▸ RECORDS SHOWN:
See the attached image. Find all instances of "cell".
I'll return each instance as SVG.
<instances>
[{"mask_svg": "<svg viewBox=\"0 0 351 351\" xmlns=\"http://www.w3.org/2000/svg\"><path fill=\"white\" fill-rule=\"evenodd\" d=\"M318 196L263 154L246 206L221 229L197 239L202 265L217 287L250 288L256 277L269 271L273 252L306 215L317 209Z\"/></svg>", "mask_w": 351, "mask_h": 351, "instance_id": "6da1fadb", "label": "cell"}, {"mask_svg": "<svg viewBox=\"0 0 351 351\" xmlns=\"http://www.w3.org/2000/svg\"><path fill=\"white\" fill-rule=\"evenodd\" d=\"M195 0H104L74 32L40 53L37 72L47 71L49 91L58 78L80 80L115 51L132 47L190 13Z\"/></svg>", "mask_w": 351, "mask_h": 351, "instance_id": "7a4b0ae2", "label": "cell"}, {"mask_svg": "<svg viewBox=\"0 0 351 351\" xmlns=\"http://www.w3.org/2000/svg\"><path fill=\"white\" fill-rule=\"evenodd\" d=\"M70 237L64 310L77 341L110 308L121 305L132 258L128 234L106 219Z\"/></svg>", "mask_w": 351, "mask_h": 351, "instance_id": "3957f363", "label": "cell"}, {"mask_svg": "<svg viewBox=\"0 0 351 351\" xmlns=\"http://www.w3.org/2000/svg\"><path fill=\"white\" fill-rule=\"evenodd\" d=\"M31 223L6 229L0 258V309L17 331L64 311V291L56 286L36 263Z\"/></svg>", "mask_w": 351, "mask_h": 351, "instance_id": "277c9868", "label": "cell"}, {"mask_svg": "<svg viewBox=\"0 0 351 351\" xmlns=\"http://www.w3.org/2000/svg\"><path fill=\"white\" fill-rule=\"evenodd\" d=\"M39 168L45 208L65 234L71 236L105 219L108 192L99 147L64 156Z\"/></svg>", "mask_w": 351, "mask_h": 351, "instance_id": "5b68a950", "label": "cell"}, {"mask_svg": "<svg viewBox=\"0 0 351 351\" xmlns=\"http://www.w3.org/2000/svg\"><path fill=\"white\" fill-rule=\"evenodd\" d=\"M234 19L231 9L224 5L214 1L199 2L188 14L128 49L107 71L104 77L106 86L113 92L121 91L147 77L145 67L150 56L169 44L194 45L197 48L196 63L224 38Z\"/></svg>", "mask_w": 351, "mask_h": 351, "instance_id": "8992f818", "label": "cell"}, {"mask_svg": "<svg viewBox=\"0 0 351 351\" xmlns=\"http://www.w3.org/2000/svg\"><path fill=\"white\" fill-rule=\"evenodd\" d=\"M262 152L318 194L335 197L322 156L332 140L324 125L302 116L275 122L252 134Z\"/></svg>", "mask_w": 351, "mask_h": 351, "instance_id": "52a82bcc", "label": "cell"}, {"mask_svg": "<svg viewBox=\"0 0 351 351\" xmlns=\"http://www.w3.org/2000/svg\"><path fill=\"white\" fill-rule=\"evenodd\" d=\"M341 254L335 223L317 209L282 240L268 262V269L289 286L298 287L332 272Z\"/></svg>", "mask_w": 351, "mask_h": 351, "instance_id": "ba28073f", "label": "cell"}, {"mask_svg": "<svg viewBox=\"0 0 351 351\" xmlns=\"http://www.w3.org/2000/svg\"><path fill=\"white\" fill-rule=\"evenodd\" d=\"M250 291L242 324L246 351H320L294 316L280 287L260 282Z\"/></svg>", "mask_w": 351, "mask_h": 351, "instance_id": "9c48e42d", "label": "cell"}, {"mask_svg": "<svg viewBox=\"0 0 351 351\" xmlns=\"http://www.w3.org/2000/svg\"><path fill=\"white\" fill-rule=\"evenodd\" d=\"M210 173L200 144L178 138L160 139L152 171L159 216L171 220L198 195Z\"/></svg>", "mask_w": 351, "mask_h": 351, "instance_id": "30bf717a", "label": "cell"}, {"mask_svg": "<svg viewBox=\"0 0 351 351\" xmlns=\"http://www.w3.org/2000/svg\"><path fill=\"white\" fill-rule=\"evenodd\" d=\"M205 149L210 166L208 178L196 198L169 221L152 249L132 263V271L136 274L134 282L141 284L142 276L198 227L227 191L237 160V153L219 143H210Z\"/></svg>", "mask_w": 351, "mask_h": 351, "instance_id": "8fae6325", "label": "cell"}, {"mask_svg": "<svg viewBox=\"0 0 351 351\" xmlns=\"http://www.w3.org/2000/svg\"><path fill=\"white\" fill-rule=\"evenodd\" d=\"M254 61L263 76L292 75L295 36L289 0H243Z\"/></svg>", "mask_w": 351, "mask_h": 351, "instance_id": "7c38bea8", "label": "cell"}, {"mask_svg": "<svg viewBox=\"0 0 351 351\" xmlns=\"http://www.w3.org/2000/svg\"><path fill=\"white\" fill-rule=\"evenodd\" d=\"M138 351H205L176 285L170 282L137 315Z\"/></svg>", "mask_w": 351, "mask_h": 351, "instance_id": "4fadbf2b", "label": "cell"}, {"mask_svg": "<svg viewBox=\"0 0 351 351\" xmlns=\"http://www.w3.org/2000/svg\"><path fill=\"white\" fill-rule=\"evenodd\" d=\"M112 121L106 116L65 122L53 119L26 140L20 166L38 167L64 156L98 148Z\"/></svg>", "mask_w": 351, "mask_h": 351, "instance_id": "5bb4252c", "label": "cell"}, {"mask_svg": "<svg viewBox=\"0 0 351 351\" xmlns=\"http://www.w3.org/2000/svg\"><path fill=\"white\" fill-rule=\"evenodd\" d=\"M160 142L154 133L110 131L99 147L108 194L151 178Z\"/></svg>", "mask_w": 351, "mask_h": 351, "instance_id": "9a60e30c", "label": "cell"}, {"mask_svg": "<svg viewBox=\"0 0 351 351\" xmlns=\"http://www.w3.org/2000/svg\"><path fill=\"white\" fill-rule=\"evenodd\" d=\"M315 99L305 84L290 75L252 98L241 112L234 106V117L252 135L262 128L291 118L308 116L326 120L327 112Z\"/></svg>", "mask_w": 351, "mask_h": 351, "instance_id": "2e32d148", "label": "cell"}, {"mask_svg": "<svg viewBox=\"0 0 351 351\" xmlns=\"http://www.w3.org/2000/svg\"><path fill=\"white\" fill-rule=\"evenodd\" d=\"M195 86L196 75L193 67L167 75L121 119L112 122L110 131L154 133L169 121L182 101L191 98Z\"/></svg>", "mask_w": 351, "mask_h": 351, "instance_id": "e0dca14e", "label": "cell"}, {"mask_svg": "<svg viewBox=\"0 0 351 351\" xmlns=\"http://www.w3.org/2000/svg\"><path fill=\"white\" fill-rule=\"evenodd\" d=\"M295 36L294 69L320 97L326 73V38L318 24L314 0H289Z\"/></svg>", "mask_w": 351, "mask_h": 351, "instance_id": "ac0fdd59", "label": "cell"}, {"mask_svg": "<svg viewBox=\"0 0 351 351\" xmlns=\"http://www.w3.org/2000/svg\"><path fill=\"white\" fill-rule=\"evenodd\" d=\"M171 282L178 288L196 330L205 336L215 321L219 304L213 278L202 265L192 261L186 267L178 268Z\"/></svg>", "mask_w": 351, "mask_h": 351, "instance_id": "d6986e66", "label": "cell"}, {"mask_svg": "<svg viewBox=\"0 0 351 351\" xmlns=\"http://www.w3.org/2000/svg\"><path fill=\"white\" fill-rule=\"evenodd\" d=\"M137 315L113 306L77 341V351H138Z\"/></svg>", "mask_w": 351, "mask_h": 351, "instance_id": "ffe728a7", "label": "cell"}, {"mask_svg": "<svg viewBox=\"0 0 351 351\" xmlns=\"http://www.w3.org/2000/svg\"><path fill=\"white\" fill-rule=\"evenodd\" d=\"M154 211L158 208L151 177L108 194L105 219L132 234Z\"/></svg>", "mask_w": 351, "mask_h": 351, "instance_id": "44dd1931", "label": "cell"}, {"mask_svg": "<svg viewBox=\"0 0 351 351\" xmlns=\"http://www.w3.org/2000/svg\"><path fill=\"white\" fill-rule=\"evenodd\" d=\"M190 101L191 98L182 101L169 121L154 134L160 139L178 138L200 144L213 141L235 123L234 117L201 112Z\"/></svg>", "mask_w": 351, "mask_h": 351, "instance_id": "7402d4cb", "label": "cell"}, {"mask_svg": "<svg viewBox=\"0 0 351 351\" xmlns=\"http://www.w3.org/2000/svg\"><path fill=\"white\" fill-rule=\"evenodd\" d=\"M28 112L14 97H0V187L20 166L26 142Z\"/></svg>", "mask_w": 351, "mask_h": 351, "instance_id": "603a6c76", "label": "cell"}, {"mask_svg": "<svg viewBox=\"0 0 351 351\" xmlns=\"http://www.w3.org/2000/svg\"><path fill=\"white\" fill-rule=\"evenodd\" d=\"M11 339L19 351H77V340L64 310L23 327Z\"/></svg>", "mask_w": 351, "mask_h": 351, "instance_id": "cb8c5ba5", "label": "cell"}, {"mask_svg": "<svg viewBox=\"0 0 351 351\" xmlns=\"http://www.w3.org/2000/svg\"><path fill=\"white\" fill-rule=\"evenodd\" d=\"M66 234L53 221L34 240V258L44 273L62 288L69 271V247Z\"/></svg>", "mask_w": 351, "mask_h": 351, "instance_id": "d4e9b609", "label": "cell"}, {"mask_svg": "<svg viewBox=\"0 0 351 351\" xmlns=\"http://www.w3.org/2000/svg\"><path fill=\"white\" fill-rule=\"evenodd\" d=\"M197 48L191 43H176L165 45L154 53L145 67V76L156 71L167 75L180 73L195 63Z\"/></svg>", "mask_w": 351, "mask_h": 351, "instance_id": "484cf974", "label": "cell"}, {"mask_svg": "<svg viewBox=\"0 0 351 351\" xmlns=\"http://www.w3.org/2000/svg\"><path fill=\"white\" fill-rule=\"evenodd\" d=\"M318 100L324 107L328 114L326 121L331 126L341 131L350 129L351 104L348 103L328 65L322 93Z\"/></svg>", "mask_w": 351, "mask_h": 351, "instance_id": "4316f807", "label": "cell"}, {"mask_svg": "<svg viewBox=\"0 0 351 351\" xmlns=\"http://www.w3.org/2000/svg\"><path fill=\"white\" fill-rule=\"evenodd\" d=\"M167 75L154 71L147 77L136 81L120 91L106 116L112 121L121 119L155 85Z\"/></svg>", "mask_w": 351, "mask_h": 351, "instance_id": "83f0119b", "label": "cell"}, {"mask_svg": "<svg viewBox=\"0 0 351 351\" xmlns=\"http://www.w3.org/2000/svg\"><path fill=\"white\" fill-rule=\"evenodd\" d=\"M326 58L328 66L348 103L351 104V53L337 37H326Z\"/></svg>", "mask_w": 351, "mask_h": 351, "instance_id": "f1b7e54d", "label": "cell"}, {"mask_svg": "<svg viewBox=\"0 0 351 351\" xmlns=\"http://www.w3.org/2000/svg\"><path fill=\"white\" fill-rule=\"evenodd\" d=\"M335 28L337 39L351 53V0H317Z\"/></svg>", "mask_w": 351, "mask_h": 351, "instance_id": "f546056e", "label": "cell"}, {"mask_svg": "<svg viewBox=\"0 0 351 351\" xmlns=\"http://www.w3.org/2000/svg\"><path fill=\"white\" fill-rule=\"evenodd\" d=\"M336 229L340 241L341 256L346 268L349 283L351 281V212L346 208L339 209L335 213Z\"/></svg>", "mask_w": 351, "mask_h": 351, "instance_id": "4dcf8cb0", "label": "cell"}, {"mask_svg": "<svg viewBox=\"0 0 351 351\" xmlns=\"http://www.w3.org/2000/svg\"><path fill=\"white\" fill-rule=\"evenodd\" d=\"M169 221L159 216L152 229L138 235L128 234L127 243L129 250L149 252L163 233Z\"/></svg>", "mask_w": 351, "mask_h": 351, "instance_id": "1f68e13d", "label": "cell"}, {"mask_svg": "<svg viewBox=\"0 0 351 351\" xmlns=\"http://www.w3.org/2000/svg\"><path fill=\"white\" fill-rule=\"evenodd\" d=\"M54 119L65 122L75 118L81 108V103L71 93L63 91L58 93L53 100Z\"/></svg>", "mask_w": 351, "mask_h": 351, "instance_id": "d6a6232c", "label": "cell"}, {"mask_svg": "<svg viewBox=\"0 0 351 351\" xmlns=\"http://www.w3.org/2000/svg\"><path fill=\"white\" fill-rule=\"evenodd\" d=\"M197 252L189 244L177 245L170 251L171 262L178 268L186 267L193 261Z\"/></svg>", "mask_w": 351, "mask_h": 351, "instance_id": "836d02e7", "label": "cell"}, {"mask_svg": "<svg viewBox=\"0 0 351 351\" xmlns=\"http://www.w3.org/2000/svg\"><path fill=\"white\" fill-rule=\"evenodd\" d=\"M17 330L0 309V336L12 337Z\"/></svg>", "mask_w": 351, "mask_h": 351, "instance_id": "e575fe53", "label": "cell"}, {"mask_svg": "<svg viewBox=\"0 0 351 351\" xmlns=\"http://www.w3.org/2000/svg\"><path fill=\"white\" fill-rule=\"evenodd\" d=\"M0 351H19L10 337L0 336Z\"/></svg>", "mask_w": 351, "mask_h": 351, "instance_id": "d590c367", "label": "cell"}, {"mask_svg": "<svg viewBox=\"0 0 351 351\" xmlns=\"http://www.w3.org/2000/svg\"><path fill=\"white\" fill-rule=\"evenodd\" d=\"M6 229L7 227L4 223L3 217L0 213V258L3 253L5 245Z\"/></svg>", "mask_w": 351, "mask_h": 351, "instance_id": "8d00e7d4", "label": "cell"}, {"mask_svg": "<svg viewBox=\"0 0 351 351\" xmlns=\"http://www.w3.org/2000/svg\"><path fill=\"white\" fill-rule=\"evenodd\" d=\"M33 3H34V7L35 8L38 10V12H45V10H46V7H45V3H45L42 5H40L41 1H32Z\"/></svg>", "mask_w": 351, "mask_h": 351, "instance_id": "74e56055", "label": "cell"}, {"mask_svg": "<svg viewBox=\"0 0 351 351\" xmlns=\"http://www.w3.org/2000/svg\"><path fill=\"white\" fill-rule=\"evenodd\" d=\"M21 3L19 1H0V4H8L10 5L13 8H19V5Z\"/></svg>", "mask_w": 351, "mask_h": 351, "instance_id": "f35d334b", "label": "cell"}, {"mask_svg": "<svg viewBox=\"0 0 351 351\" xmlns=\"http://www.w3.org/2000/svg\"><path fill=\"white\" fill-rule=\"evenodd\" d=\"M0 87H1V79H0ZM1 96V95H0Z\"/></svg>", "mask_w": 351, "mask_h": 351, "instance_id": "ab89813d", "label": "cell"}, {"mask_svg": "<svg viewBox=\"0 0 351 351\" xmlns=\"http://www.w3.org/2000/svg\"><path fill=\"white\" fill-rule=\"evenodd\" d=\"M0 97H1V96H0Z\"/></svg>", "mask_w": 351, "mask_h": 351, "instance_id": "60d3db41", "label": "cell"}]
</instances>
==
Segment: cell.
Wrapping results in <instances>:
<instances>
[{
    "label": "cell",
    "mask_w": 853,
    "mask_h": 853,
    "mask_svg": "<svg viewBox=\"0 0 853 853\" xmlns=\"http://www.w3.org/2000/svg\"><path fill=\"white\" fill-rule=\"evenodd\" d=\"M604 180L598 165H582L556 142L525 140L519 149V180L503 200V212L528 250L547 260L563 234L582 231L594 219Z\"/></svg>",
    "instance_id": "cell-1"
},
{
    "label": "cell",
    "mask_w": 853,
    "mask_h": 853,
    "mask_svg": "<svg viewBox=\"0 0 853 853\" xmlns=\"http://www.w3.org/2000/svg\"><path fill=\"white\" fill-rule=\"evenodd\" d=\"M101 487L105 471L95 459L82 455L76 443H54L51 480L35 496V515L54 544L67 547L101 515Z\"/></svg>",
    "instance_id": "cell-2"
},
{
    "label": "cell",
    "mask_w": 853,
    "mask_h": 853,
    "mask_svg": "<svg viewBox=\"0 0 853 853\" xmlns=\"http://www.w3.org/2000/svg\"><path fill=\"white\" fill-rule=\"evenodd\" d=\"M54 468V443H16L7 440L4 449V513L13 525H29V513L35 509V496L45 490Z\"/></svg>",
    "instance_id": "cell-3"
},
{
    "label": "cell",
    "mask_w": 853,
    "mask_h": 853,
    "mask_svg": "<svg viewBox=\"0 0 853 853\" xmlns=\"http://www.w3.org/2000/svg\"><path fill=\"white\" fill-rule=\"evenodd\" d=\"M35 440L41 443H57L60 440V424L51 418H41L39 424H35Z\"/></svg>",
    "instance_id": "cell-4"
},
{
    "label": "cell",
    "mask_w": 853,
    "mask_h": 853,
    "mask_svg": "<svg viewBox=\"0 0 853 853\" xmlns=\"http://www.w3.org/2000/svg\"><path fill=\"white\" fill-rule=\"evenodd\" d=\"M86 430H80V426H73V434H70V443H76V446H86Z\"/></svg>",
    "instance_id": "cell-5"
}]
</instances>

▸ DIRECTION:
Can you express the lines from the one containing "Segment: cell." up to and including the one containing "440L41 443H57L60 440V424L51" as a JSON list of strings, one string per line, with blank lines left out?

▸ THE ANSWER:
[
  "Segment: cell.",
  "Wrapping results in <instances>:",
  "<instances>",
  "[{",
  "    \"label\": \"cell\",",
  "    \"mask_w\": 853,",
  "    \"mask_h\": 853,",
  "    \"mask_svg\": \"<svg viewBox=\\\"0 0 853 853\\\" xmlns=\\\"http://www.w3.org/2000/svg\\\"><path fill=\\\"white\\\" fill-rule=\\\"evenodd\\\" d=\\\"M604 180L598 165H582L556 142L525 140L519 149V180L503 200V212L528 250L547 260L563 234L582 231L594 219Z\\\"/></svg>\",",
  "    \"instance_id\": \"cell-1\"",
  "},",
  "{",
  "    \"label\": \"cell\",",
  "    \"mask_w\": 853,",
  "    \"mask_h\": 853,",
  "    \"mask_svg\": \"<svg viewBox=\\\"0 0 853 853\\\" xmlns=\\\"http://www.w3.org/2000/svg\\\"><path fill=\\\"white\\\" fill-rule=\\\"evenodd\\\" d=\\\"M101 487L105 471L95 459L82 455L76 443H54L51 480L35 496V515L54 544L67 547L101 515Z\\\"/></svg>\",",
  "    \"instance_id\": \"cell-2\"",
  "},",
  "{",
  "    \"label\": \"cell\",",
  "    \"mask_w\": 853,",
  "    \"mask_h\": 853,",
  "    \"mask_svg\": \"<svg viewBox=\\\"0 0 853 853\\\" xmlns=\\\"http://www.w3.org/2000/svg\\\"><path fill=\\\"white\\\" fill-rule=\\\"evenodd\\\" d=\\\"M54 468V443H16L7 440L4 449V513L13 525H29V513L35 509V496L45 490Z\\\"/></svg>\",",
  "    \"instance_id\": \"cell-3\"",
  "},",
  "{",
  "    \"label\": \"cell\",",
  "    \"mask_w\": 853,",
  "    \"mask_h\": 853,",
  "    \"mask_svg\": \"<svg viewBox=\\\"0 0 853 853\\\" xmlns=\\\"http://www.w3.org/2000/svg\\\"><path fill=\\\"white\\\" fill-rule=\\\"evenodd\\\" d=\\\"M35 440L41 443H57L60 440V424L51 418H41L39 424H35Z\\\"/></svg>\","
]